Fragmento del documento:
¿Aspirar a la santidad es algo pasado de moda?

¿Lo que hace falta es recuperar la pasión por ser santos?



Si uno pregunta a algún chico cristiano católico qué aspira a ser, lo más seguro es que obtenga respuestas como “ingeniero”, “doctor”, “futbolista”, “empresario”, “agricultor”, etc. Es de esperarse. La profesión que uno escoja servirá para garantizar en el futuro la supervivencia propia y de la familia que se haya de formar. No faltará algún chico que matice su respuesta añadiendo algún comentario sobre los motivos de su expectativa. La rentabilidad financiera esperada del ejercicio de un profesión puede ser un motivador poderoso para elegirla. En estos casos es el deseo de hacer fortuna lo que guía la elección. Otros se basarán en las probabilidades de empleo relacionadas con la profesión. El deseo de tener trabajo seguro es la preocupación central. Otros, pocos, describirán su motivación en términos de servicio. Se elige la profesión que más ocasiones brinde de servir a los demás.

Todas esas respuestas, hay que reconocerlo, no deben sorprendernos. El ser algo, para un adulto, significa primariamente ser algo operacional; significa ser una persona capaz de hacer cosas. Ser alguien con capacidad para actuar sobre el mundo significa poder independizarse, depender del propio trabajo. Raro será el adulto cuya aspiración sea una meta cualitativa. Pocos se preguntan “¿qué clase de persona aspiro a ser?”. Pocos lo preguntan y probablemente también son pocos los que centran sus aspiraciones en llegar a ser una persona honesta, justa, sana, amable, demócrata, participativa, o alguna otra cualidad parecida. Lo normal es que la gente aspire a tener habilidades y capacidades, no cualidades. Y de que alguien responda diciendo que aspira a ser santo, ¡ni hablar! Sería interesante ver el rostro de los oyentes cuando escucharan a alguien decir que su aspiración es ser santo: “¿Nos estás tomando el pelo?”, “¿Cómo dices? ¿Que quieres ser santo?”. Inconcebible. Sobre todo en nuestra época.

Pero no siempre fue así. De hecho, gran parte del rápido crecimiento de la Iglesia durante los primeros siglos del Cristianismo se debió a que los cristianos, como narran los Hechos de los Apóstoles, “gozaban de gran simpatía ” entre la gente. Y esto se debía no sólo a los milagros que los Apóstoles realizaban, o a la grandeza de la doctrina que enseñaban, sino al género de vida de los cristianos, “admirable y hasta increíble” según lo describe la Carta a Diogneto. Era una vida de santidad, de perfección que, según la descripción aportada por del mismo documento, no sólo cumplía las leyes civiles a cabalidad, sino que las sobrepasaba. Aquellos cristianos tomaban muy en serio la necesidad de vivir como verdaderos discípulos de Jesús, lo cual significaba que estaban dispuestos a seguir su consejo de ser perfectos como su Padre celestial es perfecto. Ser ciudadanos modelo, capaces, además, de perdonar a quien los ofende e incluso de dar la vida por el ofensor, y todo eso vivido como respuesta a la fe en el Señor resucitado, era la máxima aspiración de los cristianos de antaño. Los Padres de la Iglesia animaban a sus comunidades a vivir santamente. “Acerquémonos al Señor en santidad de alma, con las manos puras y limpias levantadas hacia Él, amando al que es nuestro Padre clemente y misericordioso, que nos escogió como porción de su heredad” -recomienda San Clemente Romano-. Arístides de Atenas narra la actitud básica de los cristianos: “Observan exactamente los mandamientos de Dios, viviendo santa y justamente, así como el Señor Dios les ha mandado”. Es claro que el mejor testimonio del deseo de ser santos presente entre los antiguos cristianos era el valor que mostraban ante el martirio. “De la misma manera que la victoria atestigua el valor del soldado en la batalla, así mismo se pone de manifiesto la santidad de quien sufre los trabajos y las tentaciones con paciencia inquebrantable” define San Cirilo de Jerusalén.

Tus tareas:
**A)** Pasa a una lista numerada, sin las líneas en blanco, las entradas que empiezan en la línea que contiene "What span of" y terminan en la que contiene "8.55 meters", incluidas las dos.
**B)** Sigue escribiendo el texto sobre la aspiración a la santidad a partir de su última oración.

Entradas disponibles:

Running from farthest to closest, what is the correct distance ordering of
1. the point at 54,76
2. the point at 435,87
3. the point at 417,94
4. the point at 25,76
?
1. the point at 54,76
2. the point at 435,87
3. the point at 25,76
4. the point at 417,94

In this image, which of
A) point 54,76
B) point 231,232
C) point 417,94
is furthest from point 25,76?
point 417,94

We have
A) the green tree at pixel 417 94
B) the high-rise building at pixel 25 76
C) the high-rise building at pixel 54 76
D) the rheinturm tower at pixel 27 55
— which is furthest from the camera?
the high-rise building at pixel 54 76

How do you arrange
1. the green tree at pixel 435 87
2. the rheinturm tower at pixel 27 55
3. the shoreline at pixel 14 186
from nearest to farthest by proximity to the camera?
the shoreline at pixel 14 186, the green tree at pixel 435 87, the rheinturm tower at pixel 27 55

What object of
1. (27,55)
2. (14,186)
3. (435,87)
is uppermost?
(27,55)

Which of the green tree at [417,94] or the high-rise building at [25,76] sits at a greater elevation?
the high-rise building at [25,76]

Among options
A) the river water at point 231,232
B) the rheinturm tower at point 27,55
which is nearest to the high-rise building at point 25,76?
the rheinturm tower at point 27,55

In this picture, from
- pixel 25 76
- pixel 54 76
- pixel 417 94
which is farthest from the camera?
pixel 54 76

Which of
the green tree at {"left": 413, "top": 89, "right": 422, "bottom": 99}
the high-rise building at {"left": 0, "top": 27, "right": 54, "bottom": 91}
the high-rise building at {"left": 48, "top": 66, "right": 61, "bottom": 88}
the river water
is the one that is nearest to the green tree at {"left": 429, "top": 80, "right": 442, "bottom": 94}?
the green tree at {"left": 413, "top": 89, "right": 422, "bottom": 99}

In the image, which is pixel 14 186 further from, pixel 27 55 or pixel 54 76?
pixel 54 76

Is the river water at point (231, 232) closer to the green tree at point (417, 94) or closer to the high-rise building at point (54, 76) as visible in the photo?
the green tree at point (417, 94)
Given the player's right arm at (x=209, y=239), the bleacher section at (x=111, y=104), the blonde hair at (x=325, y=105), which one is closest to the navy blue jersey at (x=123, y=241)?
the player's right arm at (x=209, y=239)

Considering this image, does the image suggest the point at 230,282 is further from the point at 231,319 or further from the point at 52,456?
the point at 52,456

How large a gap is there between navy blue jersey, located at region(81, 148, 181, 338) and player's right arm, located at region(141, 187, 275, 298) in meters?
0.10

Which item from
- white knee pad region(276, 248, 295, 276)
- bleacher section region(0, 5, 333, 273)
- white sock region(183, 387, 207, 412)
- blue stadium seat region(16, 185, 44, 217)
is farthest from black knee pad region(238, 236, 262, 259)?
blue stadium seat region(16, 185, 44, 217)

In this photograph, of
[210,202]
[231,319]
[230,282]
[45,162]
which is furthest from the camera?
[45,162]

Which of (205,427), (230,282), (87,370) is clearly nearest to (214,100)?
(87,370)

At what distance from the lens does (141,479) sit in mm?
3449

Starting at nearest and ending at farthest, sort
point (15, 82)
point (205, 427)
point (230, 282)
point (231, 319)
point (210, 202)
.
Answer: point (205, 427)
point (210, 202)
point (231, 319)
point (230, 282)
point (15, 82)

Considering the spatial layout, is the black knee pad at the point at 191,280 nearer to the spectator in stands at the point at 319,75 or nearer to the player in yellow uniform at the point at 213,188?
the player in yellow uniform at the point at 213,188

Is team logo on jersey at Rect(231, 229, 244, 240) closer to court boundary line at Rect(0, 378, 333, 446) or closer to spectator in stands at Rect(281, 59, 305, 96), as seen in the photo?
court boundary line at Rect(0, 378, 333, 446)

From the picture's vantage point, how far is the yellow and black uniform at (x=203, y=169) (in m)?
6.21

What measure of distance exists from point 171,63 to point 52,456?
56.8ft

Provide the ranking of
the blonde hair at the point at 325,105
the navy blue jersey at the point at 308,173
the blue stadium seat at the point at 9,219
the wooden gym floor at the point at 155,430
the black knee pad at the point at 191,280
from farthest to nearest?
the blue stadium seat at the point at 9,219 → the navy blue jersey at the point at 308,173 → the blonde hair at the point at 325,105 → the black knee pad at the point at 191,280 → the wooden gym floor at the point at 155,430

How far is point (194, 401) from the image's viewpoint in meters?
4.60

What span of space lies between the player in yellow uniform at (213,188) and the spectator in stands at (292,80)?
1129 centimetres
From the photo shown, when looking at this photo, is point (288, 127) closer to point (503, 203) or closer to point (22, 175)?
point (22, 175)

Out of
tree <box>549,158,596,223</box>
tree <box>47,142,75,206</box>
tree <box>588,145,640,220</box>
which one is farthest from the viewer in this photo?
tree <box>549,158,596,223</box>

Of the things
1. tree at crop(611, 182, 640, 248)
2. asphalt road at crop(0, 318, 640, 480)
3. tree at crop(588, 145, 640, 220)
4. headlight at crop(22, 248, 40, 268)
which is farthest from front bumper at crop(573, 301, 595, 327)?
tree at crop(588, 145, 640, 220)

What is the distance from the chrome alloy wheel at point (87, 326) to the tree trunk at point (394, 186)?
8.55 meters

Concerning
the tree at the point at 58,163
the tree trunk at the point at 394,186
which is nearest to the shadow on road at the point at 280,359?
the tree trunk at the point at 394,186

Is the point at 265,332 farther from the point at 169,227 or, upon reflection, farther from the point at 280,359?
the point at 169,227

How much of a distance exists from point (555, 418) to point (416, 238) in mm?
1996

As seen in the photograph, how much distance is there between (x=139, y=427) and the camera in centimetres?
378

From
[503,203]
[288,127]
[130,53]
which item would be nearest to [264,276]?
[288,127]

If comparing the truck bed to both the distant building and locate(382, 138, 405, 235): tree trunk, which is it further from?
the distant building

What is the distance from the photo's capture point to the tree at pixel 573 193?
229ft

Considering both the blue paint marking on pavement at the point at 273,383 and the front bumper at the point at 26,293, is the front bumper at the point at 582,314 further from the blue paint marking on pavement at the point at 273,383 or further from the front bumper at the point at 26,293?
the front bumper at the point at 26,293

Respuestas por tarea:
**A)**
1. What span of space lies between the player in yellow uniform at (213,188) and the spectator in stands at (292,80)?
2. 1129 centimetres
3. From the photo shown, when looking at this photo, is point (288, 127) closer to point (503, 203) or closer to point (22, 175)?
4. point (22, 175)
5. Out of
6. tree <box>549,158,596,223</box>
7. tree <box>47,142,75,206</box>
8. tree <box>588,145,640,220</box>
9. which one is farthest from the viewer in this photo?
10. tree <box>549,158,596,223</box>
11. Of the things
12. 1. tree at crop(611, 182, 640, 248)
13. 2. asphalt road at crop(0, 318, 640, 480)
14. 3. tree at crop(588, 145, 640, 220)
15. 4. headlight at crop(22, 248, 40, 268)
16. which is farthest from front bumper at crop(573, 301, 595, 327)?
17. tree at crop(588, 145, 640, 220)
18. What is the distance from the chrome alloy wheel at point (87, 326) to the tree trunk at point (394, 186)?
19. 8.55 meters

**B)**
Con todo, a más de un cristiano católico moderno la santidad o le tiene sin cuidado, o le causa pavor o, cuando mucho le parece una reliquia del pasado. San José María Escrivá reflexionó sobre esto: “La santidad: ¡cuántas veces pronunciamos esa palabra como si fuera un sonido vacío! Para muchos es incluso un ideal inasequible, un tópico de la ascética, pero no un fin concreto, una realidad viva”. ¿Las causas? El positivismo es la primera, acompañada del relativismo. Dios, o no existe o, si existe, es irrelevante. Todo lo relacionado con Dios, de modo especial la santidad, es igual de irrelevante. El temor es otra causa. La santidad no es gratuita; requiere de la virtud, de crear hábitos buenos, y de abandono en Dios. El sufrimiento y la autodisciplina espantan, sobre todo si debe uno depender de Dios, abandonando toda seguridad humana. Otros sólo conocen la santidad a través de empalagosas estampitas de santos y vetustas esculturas en los templos. Es lógico que la perciban como propia de tiempos idos.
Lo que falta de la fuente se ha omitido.